Privatisasi
Ulang Perguruan Tinggi:
Korporatisasi
Negara
Oleh:
Shalahuddin Haikal*)
Hari-hari
ini kita menonton demonstrasi di
Wall Street dan di Athena. Dalam konteks
makro, demo di Wall Street adalah demo karena publik Amerika Serikat setelah 235
tahun lebih usia negara tersebut merasakan akibat dari isme ekonomi (dan
politik tentunya!) free fight liberalism
dan private enterprise yang menjadi
azaz bernegara. Di Athena, publik melakukan demonstrasi karena negara melakukan
efisiensi dengan memperkecil APBN yang berdampak pada belanja negara yang
kemudian berujung pada pengangguran. Pun, menarik untuk diketahui kenapa
negara-negara cikal bakal dan embrio Uni Eropa (Benelux +
Jerman, Perancis dan Itali) tetap teduh meskipun dengan ukuran-ukuran ekonomi
dinyatakan dalam krisis? Bagi mereka, sebagai suatu konsep, negara didirikan
untuk kemaslahatan, kesejahteraan dan keamanan warganegaranya. Dengan
menggunakan ukuran ekonomi, boleh saja suatu negara bangkrut, tetapi tujuan
didirikannya negara tersebut tercapai. Tulisan ini tidak hendak
mempertentangkan mazhab Keynesian
dengan Classical, karena keduanya
memang seperti minyak dengan air, namun hendak menunjukkan betapa
inskonstitutional-nya dan oleh karenanya betapa jahatnya setiap upaya
privatisasi kegiatan-kegiatan yang mempengaruhi hajat hidup orang banyak
terutama kegiatan pendidikan.
Dalam
konteks mikro, di Jakarta kita menyaksikan beberapa kali demonstrasi Paguyuban
Pekerja UI (PPUI) yang sesungguhnya berjuang melawan sekelompok elit yang
berupaya mem-privatisasi kembali UI paska amar putusan MK yang dijiwai dengan
semangat pembukaan UUD 45 & Pasal 31 UUD 45 bahwa tujuan bernegara adalah
untuk mencerdaskan segenap anak bangsa. Dikemas dengan term demokrasi,
segolongan elit melakukan intellectual
harassment terhadap sivitas akademika, melahirkan istilah transisi setelah
selama 11 tahun menikmati otonomi penuh sebagai PT BHMN yang nyata-nyata gagal
total.
Dalam
skala nasional, terdapat upaya sistematis dan tidak transparan untuk kembali
memprivatisasi lembaga pendidikan tinggi, melalui RUU Perguruan Tinggi. Pada
RUU ini terdapat 3 pilihan bagi PTN menjadi Badan Hukum atau menjadi Badan Layanan
Umum atau cukup sebagai Unit Pelaksana Teknis.

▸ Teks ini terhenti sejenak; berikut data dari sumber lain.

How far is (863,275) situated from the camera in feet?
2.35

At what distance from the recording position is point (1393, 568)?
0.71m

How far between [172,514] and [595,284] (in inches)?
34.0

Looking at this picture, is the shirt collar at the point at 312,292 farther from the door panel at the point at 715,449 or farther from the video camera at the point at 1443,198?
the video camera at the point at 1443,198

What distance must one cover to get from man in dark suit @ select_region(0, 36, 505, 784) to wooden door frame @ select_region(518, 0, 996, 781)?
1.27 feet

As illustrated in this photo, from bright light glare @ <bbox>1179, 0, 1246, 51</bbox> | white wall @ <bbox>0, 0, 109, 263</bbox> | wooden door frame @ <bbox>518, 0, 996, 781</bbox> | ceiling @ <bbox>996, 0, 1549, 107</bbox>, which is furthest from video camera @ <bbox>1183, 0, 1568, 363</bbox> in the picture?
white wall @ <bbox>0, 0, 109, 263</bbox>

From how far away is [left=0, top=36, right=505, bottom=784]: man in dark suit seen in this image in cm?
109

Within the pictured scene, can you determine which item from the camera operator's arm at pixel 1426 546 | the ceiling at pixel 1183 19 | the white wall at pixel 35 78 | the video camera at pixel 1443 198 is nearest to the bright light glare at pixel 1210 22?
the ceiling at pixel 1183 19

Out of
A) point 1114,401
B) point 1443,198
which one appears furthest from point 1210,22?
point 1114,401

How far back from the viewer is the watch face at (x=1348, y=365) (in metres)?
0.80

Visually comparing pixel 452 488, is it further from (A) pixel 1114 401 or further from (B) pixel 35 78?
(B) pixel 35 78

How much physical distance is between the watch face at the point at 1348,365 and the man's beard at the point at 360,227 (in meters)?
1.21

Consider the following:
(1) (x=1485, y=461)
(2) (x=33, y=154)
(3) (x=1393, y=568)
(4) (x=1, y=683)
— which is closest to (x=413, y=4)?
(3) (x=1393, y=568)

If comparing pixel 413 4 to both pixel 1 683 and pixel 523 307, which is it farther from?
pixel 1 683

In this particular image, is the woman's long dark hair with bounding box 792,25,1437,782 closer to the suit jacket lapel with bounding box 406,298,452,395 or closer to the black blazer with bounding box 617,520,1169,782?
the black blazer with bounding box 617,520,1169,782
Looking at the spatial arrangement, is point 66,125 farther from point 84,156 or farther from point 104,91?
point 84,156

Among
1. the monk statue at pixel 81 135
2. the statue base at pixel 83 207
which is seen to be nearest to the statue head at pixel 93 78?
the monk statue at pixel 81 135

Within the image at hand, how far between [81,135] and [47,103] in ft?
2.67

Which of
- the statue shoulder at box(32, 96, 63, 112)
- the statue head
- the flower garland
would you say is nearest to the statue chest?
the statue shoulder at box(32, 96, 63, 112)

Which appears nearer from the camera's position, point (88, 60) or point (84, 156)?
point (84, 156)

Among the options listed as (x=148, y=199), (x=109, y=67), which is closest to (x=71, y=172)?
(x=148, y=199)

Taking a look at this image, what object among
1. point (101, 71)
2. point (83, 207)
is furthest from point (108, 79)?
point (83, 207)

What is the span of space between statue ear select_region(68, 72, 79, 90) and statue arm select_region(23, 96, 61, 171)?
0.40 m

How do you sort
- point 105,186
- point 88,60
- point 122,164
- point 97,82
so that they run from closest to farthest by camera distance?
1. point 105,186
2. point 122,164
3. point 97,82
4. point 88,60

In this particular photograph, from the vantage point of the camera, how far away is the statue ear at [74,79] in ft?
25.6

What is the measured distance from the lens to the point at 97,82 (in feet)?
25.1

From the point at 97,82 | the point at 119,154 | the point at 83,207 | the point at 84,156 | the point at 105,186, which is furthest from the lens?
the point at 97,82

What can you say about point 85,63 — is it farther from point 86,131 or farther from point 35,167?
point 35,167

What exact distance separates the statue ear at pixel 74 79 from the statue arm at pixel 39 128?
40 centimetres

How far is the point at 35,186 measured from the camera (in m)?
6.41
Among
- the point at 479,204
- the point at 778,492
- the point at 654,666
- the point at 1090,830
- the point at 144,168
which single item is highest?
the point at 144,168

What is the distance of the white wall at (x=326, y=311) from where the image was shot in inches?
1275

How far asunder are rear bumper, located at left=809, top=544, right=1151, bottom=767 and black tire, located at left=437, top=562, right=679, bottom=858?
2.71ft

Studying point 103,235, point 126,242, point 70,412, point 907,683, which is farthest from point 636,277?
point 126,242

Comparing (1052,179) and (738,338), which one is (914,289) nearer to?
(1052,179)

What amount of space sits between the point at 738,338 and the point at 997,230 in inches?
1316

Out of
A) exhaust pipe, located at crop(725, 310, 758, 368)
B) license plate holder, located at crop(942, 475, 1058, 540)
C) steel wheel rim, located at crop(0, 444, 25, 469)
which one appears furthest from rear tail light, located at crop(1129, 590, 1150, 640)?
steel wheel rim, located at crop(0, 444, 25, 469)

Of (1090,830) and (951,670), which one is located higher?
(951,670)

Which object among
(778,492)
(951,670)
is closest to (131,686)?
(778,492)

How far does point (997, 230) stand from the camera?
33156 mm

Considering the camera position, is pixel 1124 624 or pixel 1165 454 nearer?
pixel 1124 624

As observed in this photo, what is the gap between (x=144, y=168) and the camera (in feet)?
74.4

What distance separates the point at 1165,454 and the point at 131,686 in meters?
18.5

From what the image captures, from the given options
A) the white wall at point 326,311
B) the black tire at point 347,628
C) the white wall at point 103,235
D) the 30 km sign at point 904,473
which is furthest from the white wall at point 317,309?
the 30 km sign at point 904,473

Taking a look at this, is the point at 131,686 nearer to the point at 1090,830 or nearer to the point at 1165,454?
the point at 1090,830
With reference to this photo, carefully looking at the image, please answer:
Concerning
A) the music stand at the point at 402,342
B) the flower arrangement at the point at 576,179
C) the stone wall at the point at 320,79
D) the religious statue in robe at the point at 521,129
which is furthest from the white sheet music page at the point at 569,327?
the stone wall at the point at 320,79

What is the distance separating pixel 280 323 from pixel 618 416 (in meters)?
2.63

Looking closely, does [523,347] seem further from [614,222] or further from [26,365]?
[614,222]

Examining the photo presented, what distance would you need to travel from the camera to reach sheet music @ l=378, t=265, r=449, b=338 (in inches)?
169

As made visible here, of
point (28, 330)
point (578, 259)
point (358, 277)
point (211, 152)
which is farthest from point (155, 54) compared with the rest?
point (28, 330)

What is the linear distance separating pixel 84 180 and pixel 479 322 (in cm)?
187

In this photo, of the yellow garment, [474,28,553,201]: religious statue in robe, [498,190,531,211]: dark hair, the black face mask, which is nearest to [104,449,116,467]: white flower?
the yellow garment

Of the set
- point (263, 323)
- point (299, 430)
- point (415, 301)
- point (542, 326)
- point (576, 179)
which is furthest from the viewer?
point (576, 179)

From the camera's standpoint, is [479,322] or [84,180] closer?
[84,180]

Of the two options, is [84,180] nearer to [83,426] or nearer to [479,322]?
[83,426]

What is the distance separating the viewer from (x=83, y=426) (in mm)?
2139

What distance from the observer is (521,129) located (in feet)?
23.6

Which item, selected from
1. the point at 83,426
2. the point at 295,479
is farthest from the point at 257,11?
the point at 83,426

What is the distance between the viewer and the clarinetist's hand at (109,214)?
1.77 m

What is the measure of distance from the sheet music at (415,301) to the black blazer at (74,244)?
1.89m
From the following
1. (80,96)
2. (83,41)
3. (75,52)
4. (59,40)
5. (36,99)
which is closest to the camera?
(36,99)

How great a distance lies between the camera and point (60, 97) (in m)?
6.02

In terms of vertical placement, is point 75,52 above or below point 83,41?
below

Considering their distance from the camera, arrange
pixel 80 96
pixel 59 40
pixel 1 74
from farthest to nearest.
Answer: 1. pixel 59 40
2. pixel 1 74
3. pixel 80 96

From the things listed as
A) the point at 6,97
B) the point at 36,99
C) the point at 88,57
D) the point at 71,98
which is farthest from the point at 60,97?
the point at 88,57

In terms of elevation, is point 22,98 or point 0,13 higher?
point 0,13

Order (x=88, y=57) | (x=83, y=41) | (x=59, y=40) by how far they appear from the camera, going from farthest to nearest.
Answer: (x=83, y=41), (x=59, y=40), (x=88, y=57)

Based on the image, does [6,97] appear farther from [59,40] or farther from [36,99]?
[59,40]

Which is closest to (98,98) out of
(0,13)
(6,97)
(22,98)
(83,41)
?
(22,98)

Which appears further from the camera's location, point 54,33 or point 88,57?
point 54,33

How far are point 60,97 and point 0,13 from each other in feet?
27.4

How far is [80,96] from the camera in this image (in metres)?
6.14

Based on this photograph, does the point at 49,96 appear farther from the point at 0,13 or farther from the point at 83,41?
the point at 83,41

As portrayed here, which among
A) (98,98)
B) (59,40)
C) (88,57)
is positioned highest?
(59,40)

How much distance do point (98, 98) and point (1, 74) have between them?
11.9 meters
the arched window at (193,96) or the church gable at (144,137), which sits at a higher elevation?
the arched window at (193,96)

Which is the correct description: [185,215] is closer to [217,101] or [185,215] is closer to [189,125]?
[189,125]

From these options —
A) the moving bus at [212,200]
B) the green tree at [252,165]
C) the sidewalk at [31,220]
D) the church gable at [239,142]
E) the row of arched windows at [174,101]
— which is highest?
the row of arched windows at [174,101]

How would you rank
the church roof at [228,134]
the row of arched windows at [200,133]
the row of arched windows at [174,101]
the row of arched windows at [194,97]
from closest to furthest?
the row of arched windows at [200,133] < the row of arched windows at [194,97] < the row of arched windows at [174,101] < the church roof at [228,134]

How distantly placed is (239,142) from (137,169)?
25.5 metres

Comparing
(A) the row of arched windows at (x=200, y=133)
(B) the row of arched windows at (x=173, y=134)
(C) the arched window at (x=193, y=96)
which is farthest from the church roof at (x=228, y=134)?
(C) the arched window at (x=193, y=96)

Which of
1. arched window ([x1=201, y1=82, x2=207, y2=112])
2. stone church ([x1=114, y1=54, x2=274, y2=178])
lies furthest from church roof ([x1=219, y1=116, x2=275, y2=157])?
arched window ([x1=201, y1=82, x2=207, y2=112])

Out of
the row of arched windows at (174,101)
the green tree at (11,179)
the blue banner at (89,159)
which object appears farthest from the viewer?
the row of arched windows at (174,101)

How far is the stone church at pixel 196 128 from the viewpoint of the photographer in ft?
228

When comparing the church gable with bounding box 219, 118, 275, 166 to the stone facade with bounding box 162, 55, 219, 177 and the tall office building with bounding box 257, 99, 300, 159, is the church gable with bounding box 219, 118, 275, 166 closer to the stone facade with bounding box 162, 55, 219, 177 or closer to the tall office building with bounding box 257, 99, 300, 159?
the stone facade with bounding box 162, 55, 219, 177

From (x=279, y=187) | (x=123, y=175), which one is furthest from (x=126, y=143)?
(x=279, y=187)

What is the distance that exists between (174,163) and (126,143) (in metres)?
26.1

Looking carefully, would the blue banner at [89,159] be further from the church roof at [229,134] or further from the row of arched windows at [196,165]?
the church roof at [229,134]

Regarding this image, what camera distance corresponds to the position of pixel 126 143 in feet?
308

Pendidikan: Private Goods atau
Public Goods ?
Infrastruktur publik seperti
jaringan jalan dan jembatan adalah kewajiban pemerintah suatu negara untuk
menyediakannya kepada rakyatnya. Barang publik
yang disediakan pemerintah adalah komoditas utama, sedangkan barang sejenis
yang boleh disediakan oleh swasta adalah komoditas dengan kegunaan yang sama
namun dengan kualitas yang lebih baik. Jika standard minimum sudah
tercapai, maka masyarakat dengan daya beli dan butuh standard pelayananan yang
lebih tinggi dapat membeli produk dan layanan sejenis yang dihasilkan swasta.
Pemerintah wajib menyediakan layanan kesehatan dengan meyediakan prasarana dan
sarana kesehatan, layanan pendidikan dengan menyediakan sarana dan prasana
pendidikan dasar sampai pendidikan tinggi.
Sah-sah saja jika swasta ikut
menyediakan barang/jasa publik, namun tetap dalam koridor bahwa penyediaan
barang publik merupakan kewajiban negara. Jika penyediaan barang publik
diserahkan sepenuhnya kepada swasta, tanpa pengaturan dan pengawasan, maka
rejim yang sedang berkuasa telah mereduksi peranan negara bagi warganegaranya.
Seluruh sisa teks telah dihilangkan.